Uncivil online communication, such as personal harassment, hate speech, or hateful misinformation, poses a pressing challenge in Western democracies and beyond. Most users regularly encounter such incidents, with marginalised groups and professional communicators like journalists being particularly affected. The consequences for individuals, digital discourse, and society at large are profound. Identifying these incidents and responding with counterspeech or reporting can help mitigate their impact. In addition to, or in support of, interventions by internet users, AI could have a crucial role in detecting and addressing uncivil online communication.

For example, journalists and fact-checkers can leverage AI tools to identify uncivil online comments, enabling them to manually moderate, verify, and debunk harmful content (Dierickx & Lindén, 2023; Stoll et al., 2019). Likewise, citizens who regularly engage in counterspeech can benefit from AI tools to receive factual support, maintain emotional detachment, and seek assistance when faced with harmful speech in response to their counterspeech efforts (Mun et al., 2024; Obermaier et al., 2023). However, counterspeakers themselves are concerned about the potentially negative effects of AI on people’s perceptions of the authenticity of counterspeech, their own agency, and the functionality of counterspeech (Mun et al., 2024). Similarly, users’ willingness to engage with innovative counterspeech technologies varies along the specific characteristics of the technology, such as its risk of depleting already limited resources even more (Frischlich et al., 2024).

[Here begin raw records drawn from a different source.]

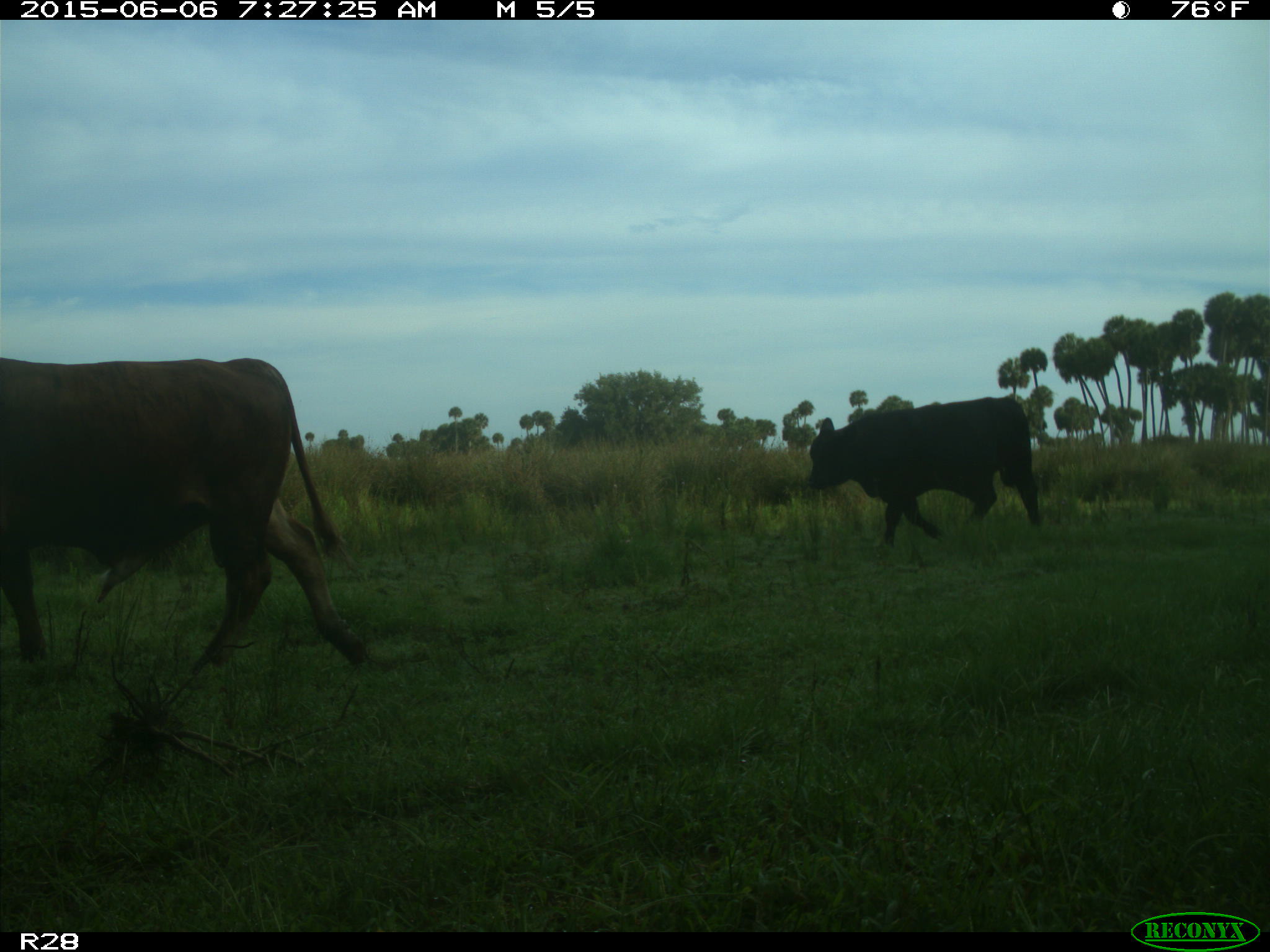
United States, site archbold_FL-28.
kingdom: Animalia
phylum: Chordata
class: Mammalia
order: Artiodactyla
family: Bovidae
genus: Bos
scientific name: Bos taurus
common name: domestic cow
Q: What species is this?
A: Bos taurus (domestic cow).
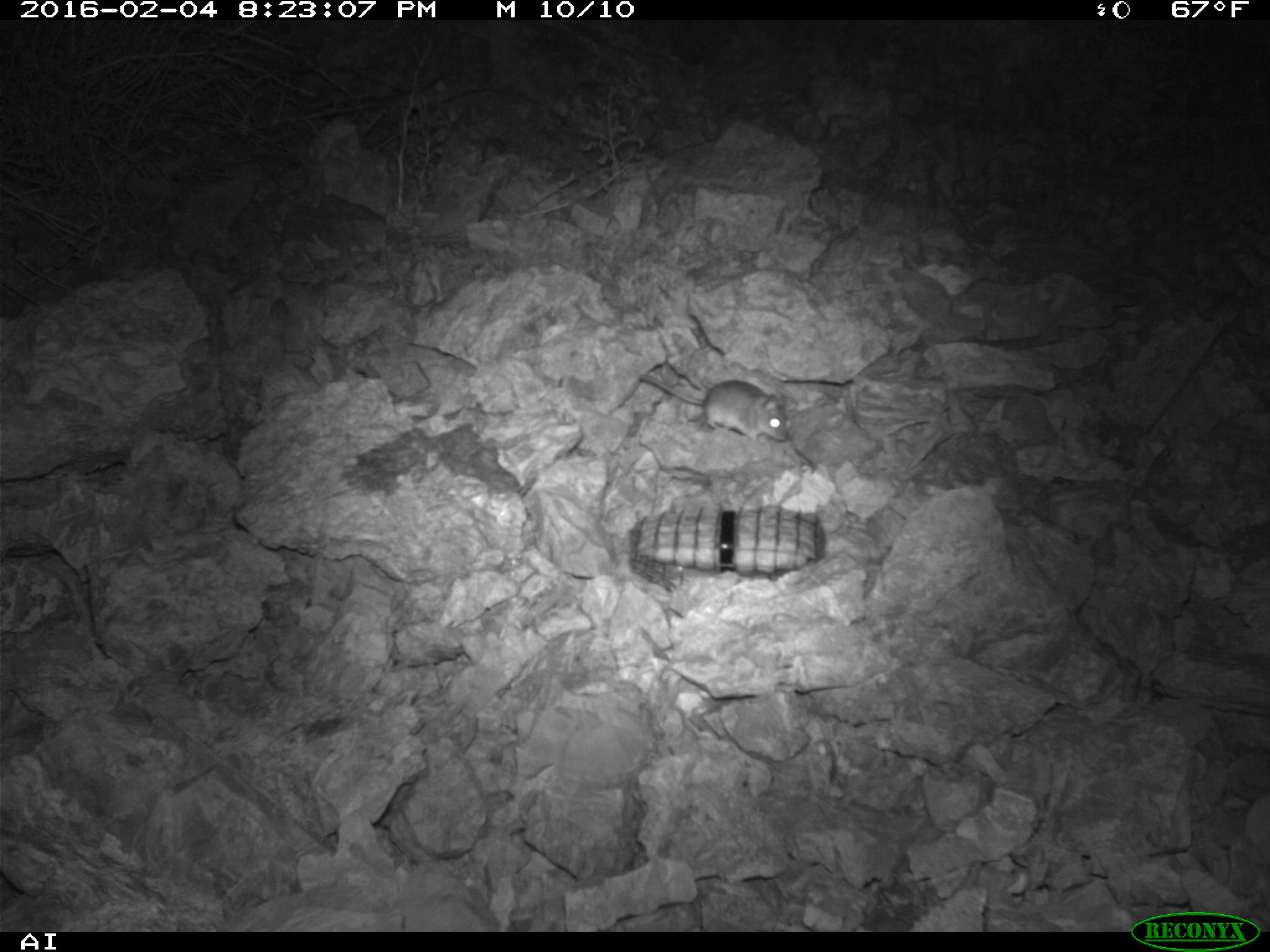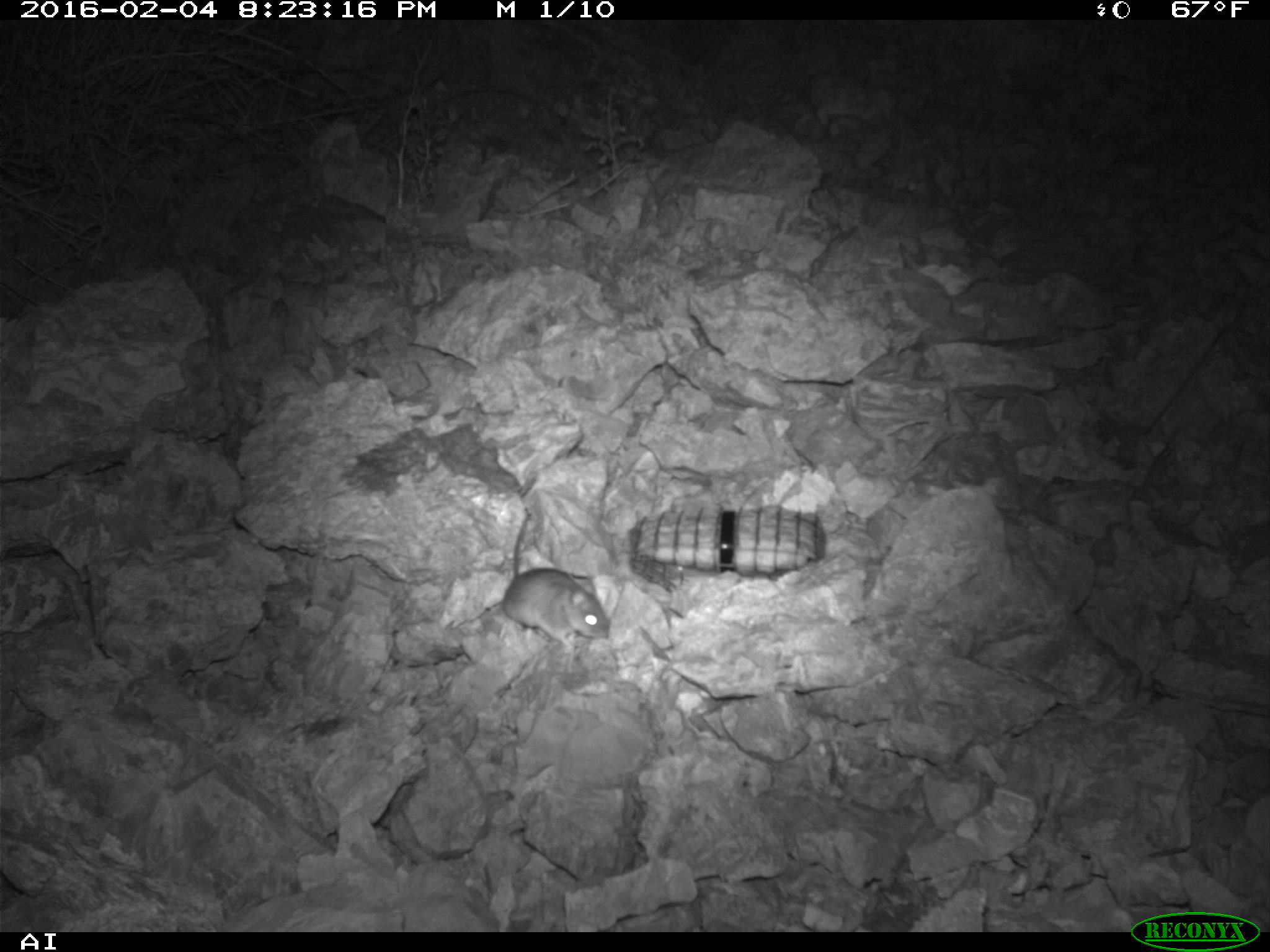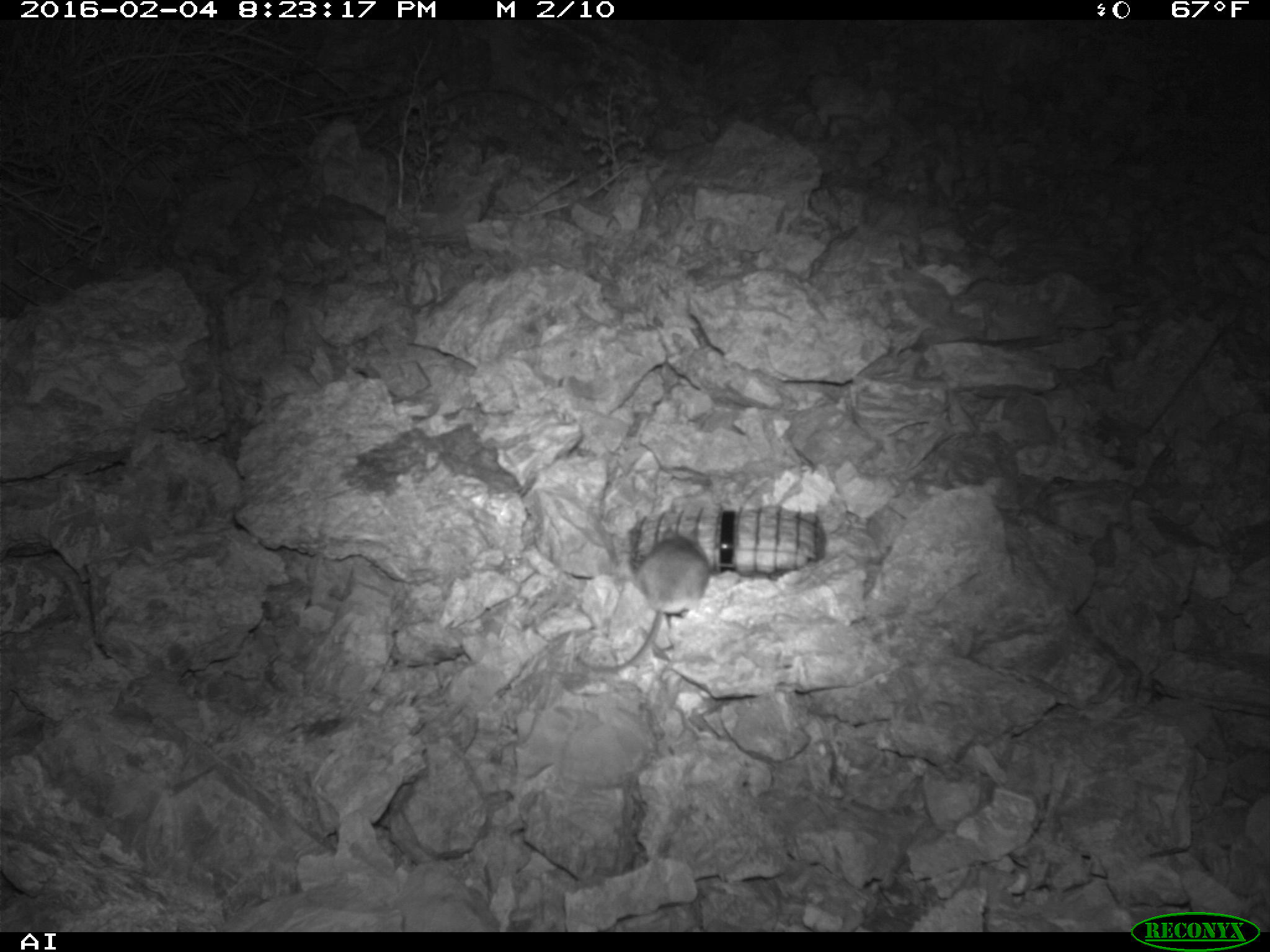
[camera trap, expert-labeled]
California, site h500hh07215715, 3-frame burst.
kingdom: Animalia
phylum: Chordata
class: Mammalia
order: Rodentia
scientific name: Rodentia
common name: rodent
Rodent (Rodentia).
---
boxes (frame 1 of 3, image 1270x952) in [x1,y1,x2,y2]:
rodent: [639,376,787,443]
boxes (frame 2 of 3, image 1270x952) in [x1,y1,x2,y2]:
rodent: [502,506,612,652]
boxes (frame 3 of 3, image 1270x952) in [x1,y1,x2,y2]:
rodent: [572,534,712,674]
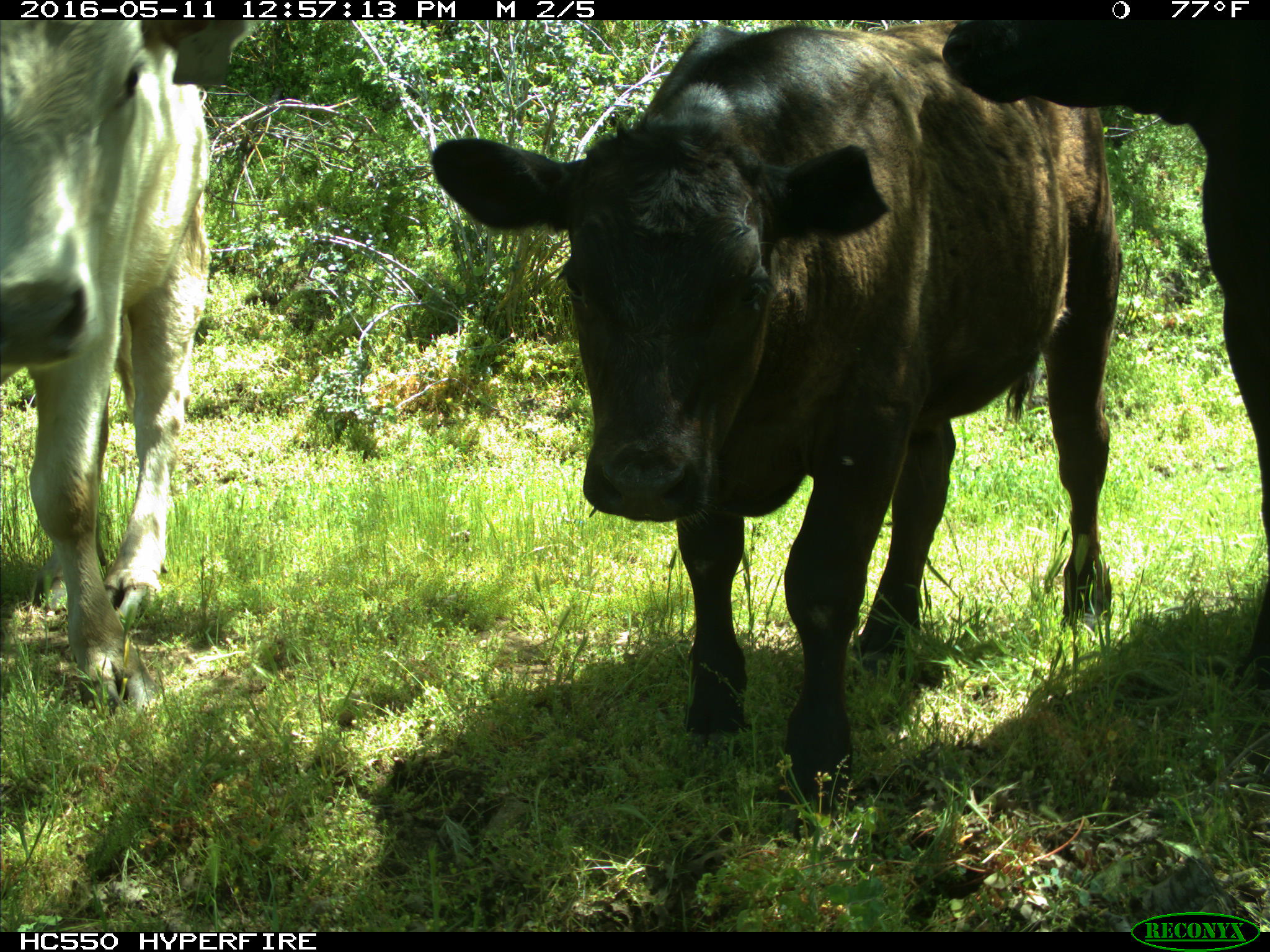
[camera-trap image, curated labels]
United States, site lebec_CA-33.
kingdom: Animalia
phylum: Chordata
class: Mammalia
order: Artiodactyla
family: Bovidae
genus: Bos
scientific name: Bos taurus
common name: domestic cow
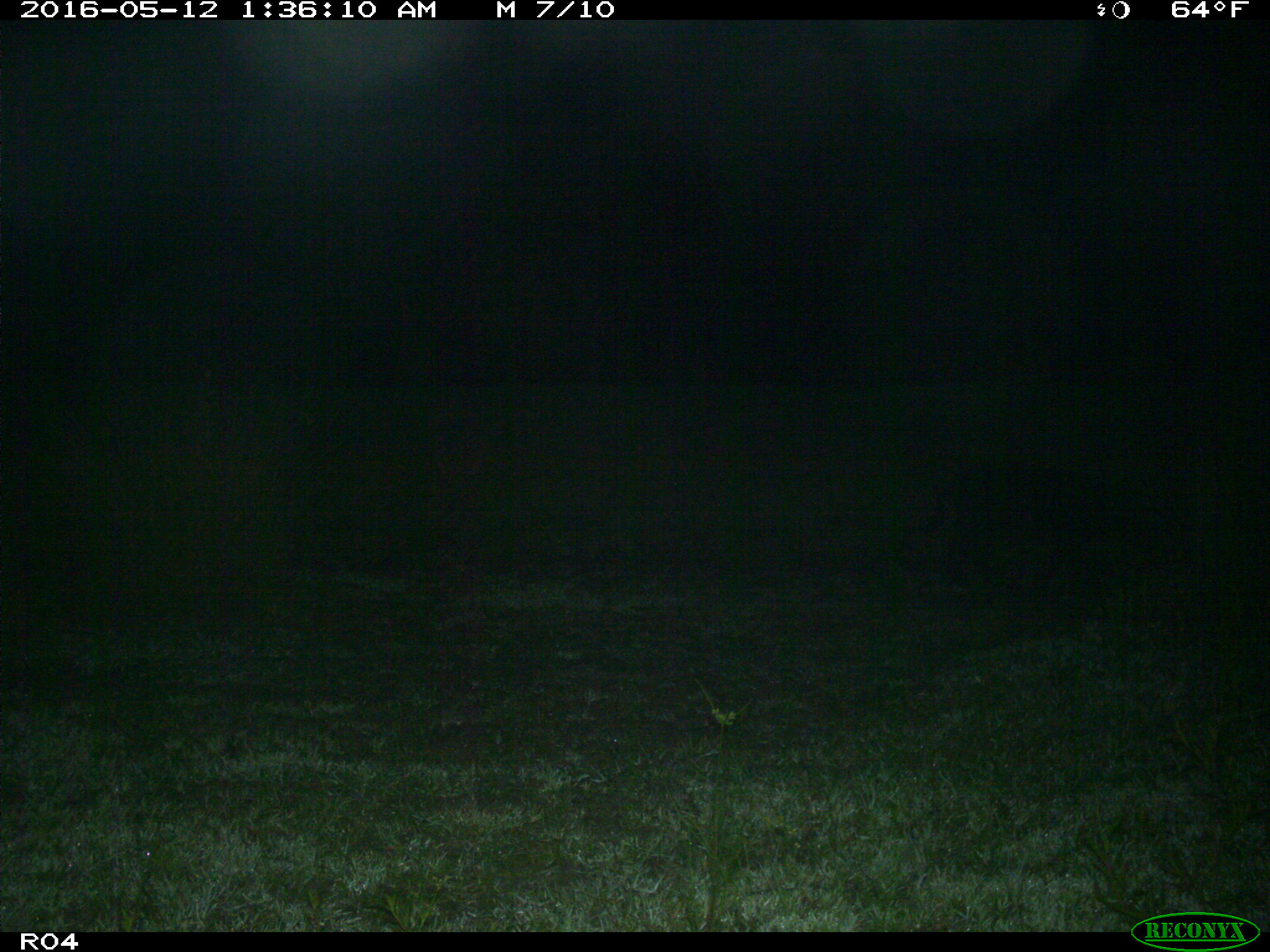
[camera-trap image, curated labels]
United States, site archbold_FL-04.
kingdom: Animalia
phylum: Chordata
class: Mammalia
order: Artiodactyla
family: Suidae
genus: Sus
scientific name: Sus scrofa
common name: wild boar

This thematic issue aims to consolidate cutting-edge research on the use of AI for detecting and countering uncivil online communication, user perceptions of AI use in counterspeech, and the associated risks and opportunities of this AI application. Potential contributions can include, but are not limited to, articles that:

  • Develop, test, or employ AI to detect or respond to uncivil communication or counterspeech;
  • Study the perspectives of senders, targets, bystanders, moderators, etc., on the employment of AI;
  • Present or discuss theoretical frameworks for understanding human–AI relationships in the context of counterspeech;
  • Reflect on normative or regulatory frameworks around AI and counterspeech;
  • Employ qualitative, quantitative, or computational measures.